Bay leaves are essential for the garam masala spice mix used to marinate the chicken in this recipe. Their warm, spicy flavour is further imparted into the chicken by skewering the leaves between the chicken pieces on the kebabs. Brushing the kebabs with egg mix during cooking gives a crusty coating, a technique I learnt on a trip to Delhi.

Ingredients

Spice mix

  • 3 dried bay leaves
  • ½ cinnamon stick
  • 3 tablespoons cumin seeds
  • 2 tablespoons coriander seeds
  • 1½ tablespoons whole black peppercorns
  • 1 tablespoon cardamom seeds
  • 1 tablespoon whole cloves
  • 1 heaped tablespoon blade mace
  • 1 heaped teaspoon ground turmeric

Chicken

  • 8 boneless chicken thighs
  • 1 cup Greek or low-fat thick plain yoghurt
  • 3 tablespoons spice mix
  • 24-30 fresh or dried bay leaves
  • 1 egg

Method

  1. Crumble the bay leaves and place in a spice or coffee mill with the cinnamon stick. Add the remaining spices to a hot frying pan and cook over a moderate heat for about 2 minutes, until the spices are fragrant but not burnt. Shake pan regularly so that they toast evenly. Cool. Add the toasted spices to the mill together with the turmeric and process until the mixture is fine. Store in an airtight container.
  2. Prepare the spice mix and stir 3 tablespoons of it into the yoghurt. Cut the chicken thighs into quarters and place in a bowl with the yoghurt and spice mix. Stir to coat evenly. Cover and refrigerate chicken for 4 hours or overnight.
  3. Preheat the oven on fan grill to 200ºC. Line a baking tray with foil. Set the oven rack about 15cm from the grill bars.
  4. Thread chicken pieces evenly on to 8 metal or pre-soaked bamboo skewers, placing a bay leaf at regular intervals. Brush of excess marinade and reserve any yoghurt mix. Arrange on the prepared baking tray.
  5. Grill the chicken under the preheated grill for 10 minutes. Beat the egg with 3-4 tablespoons of the reserved yoghurt mix and brush a little onto the kebabs, continue to cook for a further 3-5 minutes, turning regularly.
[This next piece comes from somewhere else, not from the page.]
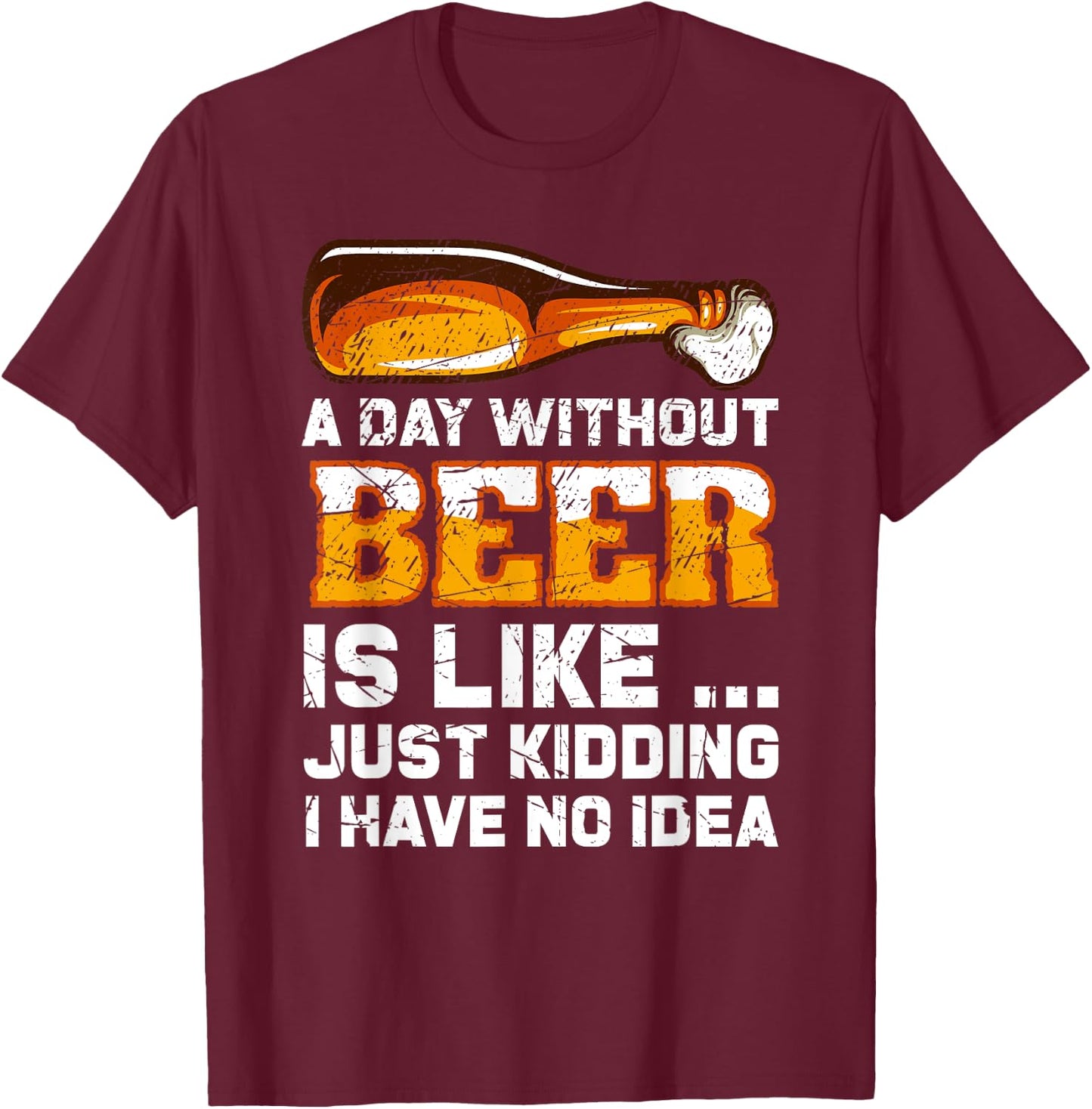 A Day Without Beer - Funny Beer Saying T-Shirt - T-Shirt | Maroon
Repeat once more - total cooking time is around 16-20 minutes. Alternatively, cook the kebabs on a well-greased barbecue or, better still, line the barbecue hot place with barbecue-thickness non-stick sheets.
  6. Serve the kebabs with lemon or lime wedges and enjoy with favourite Indian breads, chutneys and a salad.

Cooks Tips

- Fold a layer of foil over the ends of bamboo kebabs before grilling to prevent the sticks from drying out and burning.